■ REQUIRED WORK
Rewrite the items below, switching "concrete column" to "stone pillar" and leaving everything else unchanged.

■ MATERIALS PROVIDED
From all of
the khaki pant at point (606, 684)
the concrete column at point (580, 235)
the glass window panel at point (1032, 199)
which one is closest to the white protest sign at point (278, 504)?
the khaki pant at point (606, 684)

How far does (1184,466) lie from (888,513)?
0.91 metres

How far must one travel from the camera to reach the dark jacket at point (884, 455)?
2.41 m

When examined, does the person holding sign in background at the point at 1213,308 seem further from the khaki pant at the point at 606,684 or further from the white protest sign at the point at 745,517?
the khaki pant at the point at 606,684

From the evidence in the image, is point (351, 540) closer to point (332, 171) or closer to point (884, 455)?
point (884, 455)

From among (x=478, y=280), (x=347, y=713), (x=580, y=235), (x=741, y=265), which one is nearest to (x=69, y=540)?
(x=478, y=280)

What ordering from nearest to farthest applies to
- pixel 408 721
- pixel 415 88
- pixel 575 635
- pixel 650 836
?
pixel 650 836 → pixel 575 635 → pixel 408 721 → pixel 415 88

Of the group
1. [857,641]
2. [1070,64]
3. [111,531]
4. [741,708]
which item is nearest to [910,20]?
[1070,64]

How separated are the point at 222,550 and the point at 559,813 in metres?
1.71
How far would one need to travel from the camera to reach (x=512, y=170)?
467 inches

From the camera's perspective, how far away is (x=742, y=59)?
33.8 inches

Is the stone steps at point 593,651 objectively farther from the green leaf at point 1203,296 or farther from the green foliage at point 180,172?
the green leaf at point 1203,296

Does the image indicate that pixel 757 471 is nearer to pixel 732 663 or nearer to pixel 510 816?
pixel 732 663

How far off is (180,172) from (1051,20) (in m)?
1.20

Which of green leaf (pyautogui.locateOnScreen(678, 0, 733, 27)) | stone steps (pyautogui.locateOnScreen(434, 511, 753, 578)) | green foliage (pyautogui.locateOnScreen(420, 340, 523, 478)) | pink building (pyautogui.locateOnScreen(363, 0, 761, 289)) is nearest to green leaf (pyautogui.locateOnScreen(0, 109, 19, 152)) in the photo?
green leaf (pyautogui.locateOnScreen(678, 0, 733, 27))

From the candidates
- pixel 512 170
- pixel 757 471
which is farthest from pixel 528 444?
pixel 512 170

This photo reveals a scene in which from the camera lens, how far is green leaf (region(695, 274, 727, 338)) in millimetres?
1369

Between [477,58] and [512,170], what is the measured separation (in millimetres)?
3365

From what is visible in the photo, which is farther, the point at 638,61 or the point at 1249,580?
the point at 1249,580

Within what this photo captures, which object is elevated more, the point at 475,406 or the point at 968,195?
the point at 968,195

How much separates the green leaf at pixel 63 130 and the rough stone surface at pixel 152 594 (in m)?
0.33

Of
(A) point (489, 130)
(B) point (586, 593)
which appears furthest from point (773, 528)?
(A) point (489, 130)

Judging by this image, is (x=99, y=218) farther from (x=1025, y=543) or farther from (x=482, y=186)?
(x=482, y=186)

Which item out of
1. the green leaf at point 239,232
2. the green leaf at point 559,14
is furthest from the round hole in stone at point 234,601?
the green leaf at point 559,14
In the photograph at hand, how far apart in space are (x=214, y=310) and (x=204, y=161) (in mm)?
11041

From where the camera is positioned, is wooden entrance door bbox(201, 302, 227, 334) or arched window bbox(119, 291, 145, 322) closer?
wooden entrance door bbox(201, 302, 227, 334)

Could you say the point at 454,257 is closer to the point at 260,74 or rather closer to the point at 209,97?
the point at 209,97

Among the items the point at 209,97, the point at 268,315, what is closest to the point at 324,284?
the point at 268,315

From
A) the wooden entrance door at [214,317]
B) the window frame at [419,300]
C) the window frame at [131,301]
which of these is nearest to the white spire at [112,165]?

■ RESULT BELOW
From all of
the khaki pant at point (606, 684)
the stone pillar at point (580, 235)
the glass window panel at point (1032, 199)
which one is closest to the white protest sign at point (278, 504)?
the khaki pant at point (606, 684)

How far does (1184,466) lie from (888,513)?
0.91 metres

How far must one travel from the camera to reach the dark jacket at point (884, 455)?
2.41 m

When examined, does the person holding sign in background at the point at 1213,308 seem further from the khaki pant at the point at 606,684 or further from the white protest sign at the point at 745,517?
the khaki pant at the point at 606,684

From the evidence in the image, is point (351, 540) closer to point (332, 171) or closer to point (884, 455)?
point (884, 455)

From among (x=478, y=280), (x=347, y=713), (x=580, y=235), (x=741, y=265), which one is nearest to (x=69, y=540)?
(x=478, y=280)

What ordering from nearest to farthest applies to
- pixel 408 721
- pixel 415 88
- pixel 575 635
- pixel 650 836
?
pixel 650 836 → pixel 575 635 → pixel 408 721 → pixel 415 88

Of the group
1. [857,641]
2. [1070,64]
3. [111,531]
4. [741,708]
which item is nearest to [910,20]?
[1070,64]

How separated are the point at 222,550 and the point at 559,813 in metres?
1.71
How far would one need to travel from the camera to reach (x=512, y=170)?
467 inches

From the camera's perspective, how far away is (x=742, y=59)?
33.8 inches

Is the stone steps at point 593,651 objectively farther from the green leaf at point 1203,296 or farther from the green foliage at point 180,172?
the green leaf at point 1203,296

Does the image indicate that pixel 757 471 is nearer to pixel 732 663 or nearer to pixel 510 816?
pixel 732 663

How far off is (180,172) from (1051,20) (in m)?
1.20

Which of green leaf (pyautogui.locateOnScreen(678, 0, 733, 27)) | stone steps (pyautogui.locateOnScreen(434, 511, 753, 578)) | green foliage (pyautogui.locateOnScreen(420, 340, 523, 478)) | pink building (pyautogui.locateOnScreen(363, 0, 761, 289)) is nearest to green leaf (pyautogui.locateOnScreen(0, 109, 19, 152)) in the photo?
green leaf (pyautogui.locateOnScreen(678, 0, 733, 27))

From the candidates
- pixel 512 170
- pixel 757 471
which is farthest from pixel 528 444?
pixel 512 170

This photo reveals a scene in which from the camera lens, how far is green leaf (region(695, 274, 727, 338)) in millimetres?
1369

Between [477,58] and [512,170], what is the measured separation (in millimetres)?
3365

From what is visible in the photo, which is farther, the point at 638,61 or the point at 1249,580?
the point at 1249,580

Within what this photo captures, which object is elevated more, the point at 475,406 or the point at 968,195?
the point at 968,195

How much separates the green leaf at pixel 63 130 and the rough stone surface at pixel 152 594 (in m)?
0.33

Of
(A) point (489, 130)
(B) point (586, 593)
which appears furthest from point (773, 528)?
(A) point (489, 130)

Judging by this image, is (x=99, y=218) farther from (x=1025, y=543) or farther from (x=482, y=186)?
(x=482, y=186)

Which item out of
1. the green leaf at point 239,232
2. the green leaf at point 559,14
is furthest from the round hole in stone at point 234,601?
the green leaf at point 559,14
In the photograph at hand, how far apart in space are (x=214, y=310) and (x=204, y=161) (in mm)?
11041

From where the camera is positioned, is wooden entrance door bbox(201, 302, 227, 334) or arched window bbox(119, 291, 145, 322) closer?
wooden entrance door bbox(201, 302, 227, 334)

Could you say the point at 454,257 is closer to the point at 260,74 or rather closer to the point at 209,97?
the point at 209,97

Among the items the point at 209,97, the point at 268,315, what is closest to the point at 324,284?
the point at 268,315

From
A) the wooden entrance door at [214,317]
B) the window frame at [419,300]
C) the window frame at [131,301]
which of these is nearest to the white spire at [112,165]?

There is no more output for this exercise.